:: Extract ::

A third-generation Falcon, school counselor, and certified K–8 teacher, Kristen Weissenborn ’09, MEd ’12 was working as a long-term substitute third-grade teacher in Seattle Public Schools when she first considered the counseling profession.
“Here I was trying to teach math, but I had kids who were struggling with addiction in the home, or homelessness, or not having enough food in the cabinets, let alone trying to work on a multiplication problem,” Weissenborn says.
Weissenborn applied for SPU’s master’s of education in school counseling program that year, two weeks before the deadline, and in the middle of a national recession that led to many school counselors being laid off. Despite these circumstances, her graduate experience enabled her to put hands-on learning into practice right away, and employment in the field soon followed. The best counselors are responsive to needs and also able to provide preventive assistance, she says.
“I see counselors as huge advocates, the voice for things that aren’t always seen or known, someone in the building that can help support students and families,” she says. “Everyone needs that.”
School counselors play a significant role in shaping students’ choices and trajectories. The skills and relationships that future professionals build in SPU’s program, Hyun says, go far beyond the classroom to the wider community and social systems within it.
“School counselors believe in life strengths,” Hyun says. “Not just helping with struggles but helping students become global citizens. And from a Christian perspective, assisting students to find purpose in their lives.”
Back at the bustling Jane Addams Middle School, Lucas says that whether she sees student success in tackling big goals or a ray of progress for small ones, she’s glad to be in the building.
“Our work is a connection to hope,” she says. “To actually see a glimmer of that — it’s what gets you out of bed the next day and continues to inspire you.”

:::
:: Exercise inputs ::

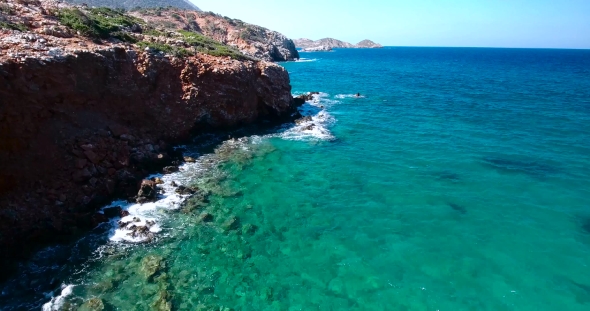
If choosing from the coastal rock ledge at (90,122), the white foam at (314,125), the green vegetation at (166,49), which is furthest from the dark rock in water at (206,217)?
the green vegetation at (166,49)

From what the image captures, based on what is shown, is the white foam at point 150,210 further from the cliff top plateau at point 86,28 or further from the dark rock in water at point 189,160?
the cliff top plateau at point 86,28

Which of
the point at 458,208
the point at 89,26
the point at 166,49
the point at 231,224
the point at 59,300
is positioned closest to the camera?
the point at 59,300

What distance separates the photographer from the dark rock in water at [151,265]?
1587 centimetres

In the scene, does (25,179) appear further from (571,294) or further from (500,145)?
(500,145)

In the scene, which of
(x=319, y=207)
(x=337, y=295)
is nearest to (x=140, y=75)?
(x=319, y=207)

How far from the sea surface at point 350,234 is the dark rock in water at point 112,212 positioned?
0.83 metres

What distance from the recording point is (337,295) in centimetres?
1533

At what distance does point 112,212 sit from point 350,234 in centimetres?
1406

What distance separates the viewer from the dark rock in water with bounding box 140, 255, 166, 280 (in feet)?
52.1

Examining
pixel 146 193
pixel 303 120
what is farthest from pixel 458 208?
pixel 303 120

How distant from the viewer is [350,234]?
1959 cm

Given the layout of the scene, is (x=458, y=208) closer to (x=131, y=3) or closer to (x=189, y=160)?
(x=189, y=160)

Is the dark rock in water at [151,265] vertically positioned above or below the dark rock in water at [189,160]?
below

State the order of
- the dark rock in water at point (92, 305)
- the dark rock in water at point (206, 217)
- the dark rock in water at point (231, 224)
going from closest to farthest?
the dark rock in water at point (92, 305), the dark rock in water at point (231, 224), the dark rock in water at point (206, 217)
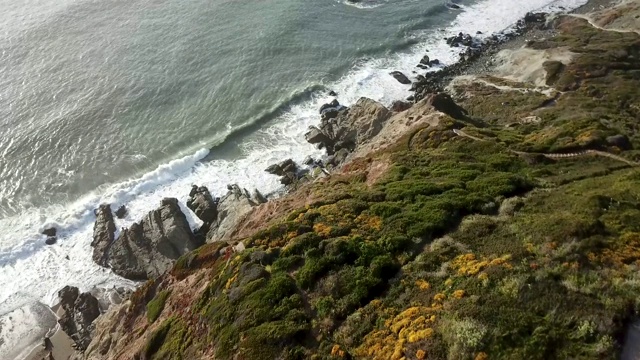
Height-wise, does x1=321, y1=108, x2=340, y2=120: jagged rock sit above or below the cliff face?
below

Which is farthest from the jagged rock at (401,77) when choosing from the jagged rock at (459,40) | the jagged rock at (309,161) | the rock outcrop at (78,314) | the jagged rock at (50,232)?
the rock outcrop at (78,314)

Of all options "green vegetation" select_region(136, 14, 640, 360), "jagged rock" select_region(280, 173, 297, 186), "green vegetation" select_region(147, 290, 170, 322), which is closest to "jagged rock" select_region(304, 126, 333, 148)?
"jagged rock" select_region(280, 173, 297, 186)

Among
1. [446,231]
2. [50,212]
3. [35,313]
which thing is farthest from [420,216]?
[50,212]

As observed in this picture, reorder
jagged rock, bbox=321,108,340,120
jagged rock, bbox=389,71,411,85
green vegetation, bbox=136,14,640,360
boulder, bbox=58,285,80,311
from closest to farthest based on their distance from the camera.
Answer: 1. green vegetation, bbox=136,14,640,360
2. boulder, bbox=58,285,80,311
3. jagged rock, bbox=321,108,340,120
4. jagged rock, bbox=389,71,411,85

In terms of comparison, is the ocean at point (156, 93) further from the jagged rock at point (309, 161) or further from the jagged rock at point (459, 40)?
the jagged rock at point (459, 40)

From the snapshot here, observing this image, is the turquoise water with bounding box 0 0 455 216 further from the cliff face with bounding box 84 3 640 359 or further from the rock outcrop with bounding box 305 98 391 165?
the cliff face with bounding box 84 3 640 359

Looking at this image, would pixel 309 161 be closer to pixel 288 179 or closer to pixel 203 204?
pixel 288 179

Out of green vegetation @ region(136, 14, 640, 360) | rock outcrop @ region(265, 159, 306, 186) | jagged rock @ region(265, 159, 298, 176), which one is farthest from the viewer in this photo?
jagged rock @ region(265, 159, 298, 176)
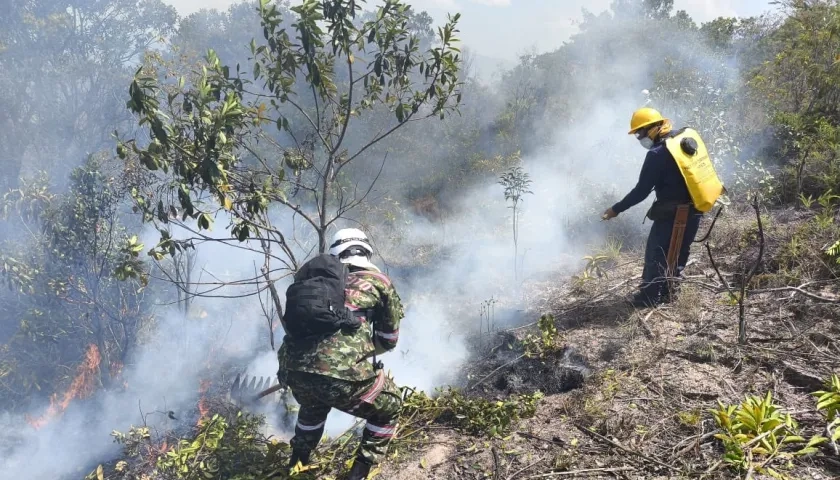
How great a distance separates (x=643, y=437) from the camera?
2.73 m

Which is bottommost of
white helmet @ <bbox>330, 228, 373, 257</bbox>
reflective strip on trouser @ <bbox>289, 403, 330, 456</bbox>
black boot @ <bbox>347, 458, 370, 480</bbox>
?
black boot @ <bbox>347, 458, 370, 480</bbox>

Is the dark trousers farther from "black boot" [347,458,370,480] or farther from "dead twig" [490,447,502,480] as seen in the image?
"black boot" [347,458,370,480]

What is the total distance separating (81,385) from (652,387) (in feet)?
32.9

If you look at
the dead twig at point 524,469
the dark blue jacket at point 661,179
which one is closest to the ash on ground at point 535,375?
the dead twig at point 524,469

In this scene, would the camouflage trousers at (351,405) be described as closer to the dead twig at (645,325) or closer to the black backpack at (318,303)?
the black backpack at (318,303)

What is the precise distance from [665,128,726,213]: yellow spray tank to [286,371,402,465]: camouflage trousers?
9.13 feet

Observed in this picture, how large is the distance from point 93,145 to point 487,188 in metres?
12.5

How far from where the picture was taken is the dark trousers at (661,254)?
4.34m

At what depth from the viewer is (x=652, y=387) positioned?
3.20 meters

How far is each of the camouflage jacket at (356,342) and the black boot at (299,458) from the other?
1.57ft

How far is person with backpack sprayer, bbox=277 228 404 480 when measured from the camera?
273cm

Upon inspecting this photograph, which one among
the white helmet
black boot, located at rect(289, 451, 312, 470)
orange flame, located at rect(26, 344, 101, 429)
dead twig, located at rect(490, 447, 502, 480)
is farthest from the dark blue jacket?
orange flame, located at rect(26, 344, 101, 429)

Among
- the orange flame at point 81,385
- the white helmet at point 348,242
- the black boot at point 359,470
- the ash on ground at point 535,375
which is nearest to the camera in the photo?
the black boot at point 359,470

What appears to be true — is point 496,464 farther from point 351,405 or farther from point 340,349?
point 340,349
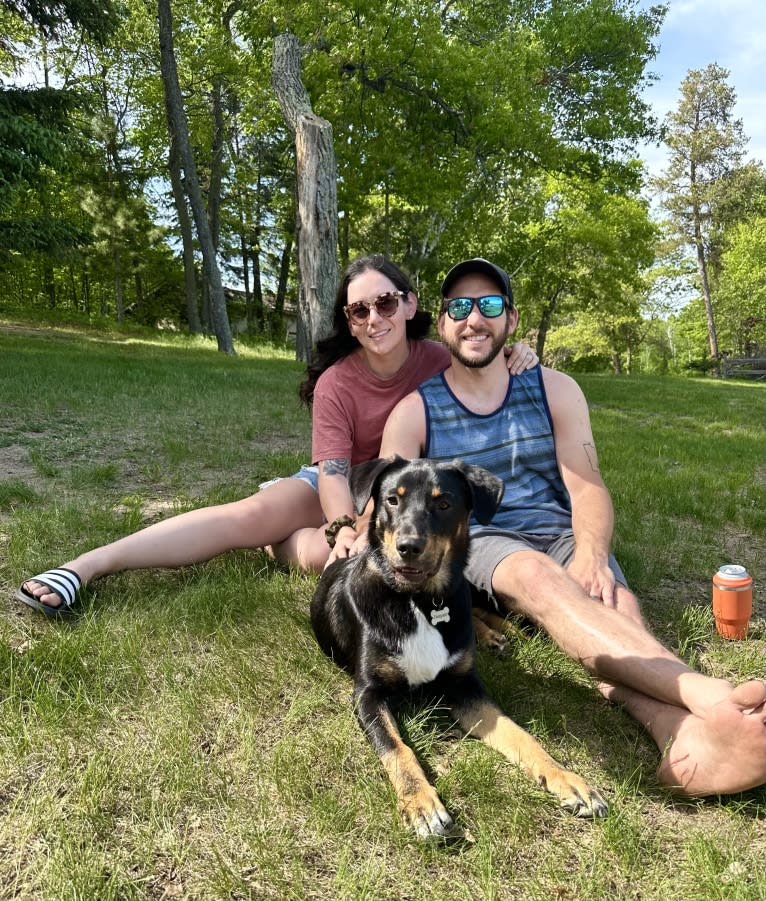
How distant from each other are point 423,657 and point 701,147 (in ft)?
135

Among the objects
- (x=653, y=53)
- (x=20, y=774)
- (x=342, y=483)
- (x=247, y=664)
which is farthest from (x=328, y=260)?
(x=653, y=53)

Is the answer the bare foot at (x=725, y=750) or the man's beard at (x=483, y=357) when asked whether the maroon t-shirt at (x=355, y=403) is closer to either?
the man's beard at (x=483, y=357)

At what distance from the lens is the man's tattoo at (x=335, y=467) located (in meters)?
3.63

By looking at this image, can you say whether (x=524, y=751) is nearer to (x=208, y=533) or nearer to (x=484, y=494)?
(x=484, y=494)

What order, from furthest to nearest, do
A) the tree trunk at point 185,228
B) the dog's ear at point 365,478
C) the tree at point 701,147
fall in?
the tree at point 701,147 < the tree trunk at point 185,228 < the dog's ear at point 365,478

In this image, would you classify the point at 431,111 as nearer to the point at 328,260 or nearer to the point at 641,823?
the point at 328,260

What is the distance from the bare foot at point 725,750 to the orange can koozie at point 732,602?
1.23m

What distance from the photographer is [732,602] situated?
A: 3.27 meters

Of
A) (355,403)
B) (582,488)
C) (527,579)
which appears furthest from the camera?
(355,403)

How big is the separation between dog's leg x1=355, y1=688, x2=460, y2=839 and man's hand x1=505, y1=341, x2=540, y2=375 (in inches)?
74.7

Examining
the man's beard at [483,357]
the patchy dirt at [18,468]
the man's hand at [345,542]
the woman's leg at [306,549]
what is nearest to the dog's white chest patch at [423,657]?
the man's hand at [345,542]

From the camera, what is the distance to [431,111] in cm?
1359

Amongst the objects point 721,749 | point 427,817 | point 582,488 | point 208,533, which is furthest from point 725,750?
point 208,533

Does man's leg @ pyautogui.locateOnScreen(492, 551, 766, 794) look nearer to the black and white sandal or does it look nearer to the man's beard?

:::

▶ _Written instruction 1_
Restate word for word the part of the school counseling text between "School counselors play" and "systems within it.", inclusive.
▶ _Written instruction 2_
Quote the rows between the lines holding "Observed in this picture, how" and "3.20 meters", inclusive, and nothing else.

▶ _Correct output 1_
School counselors play a significant role in shaping students’ choices and trajectories. The skills and relationships that future professionals build in SPU’s program, Hyun says, go far beyond the classroom to the wider community and social systems within it.

▶ _Correct output 2_
Observed in this picture, how large is the distance from point 93,145 to point 487,188 in metres?
12.5

How far from where the picture was taken is the dark trousers at (661,254)?
4.34m

At what depth from the viewer is (x=652, y=387) positioned?
3.20 meters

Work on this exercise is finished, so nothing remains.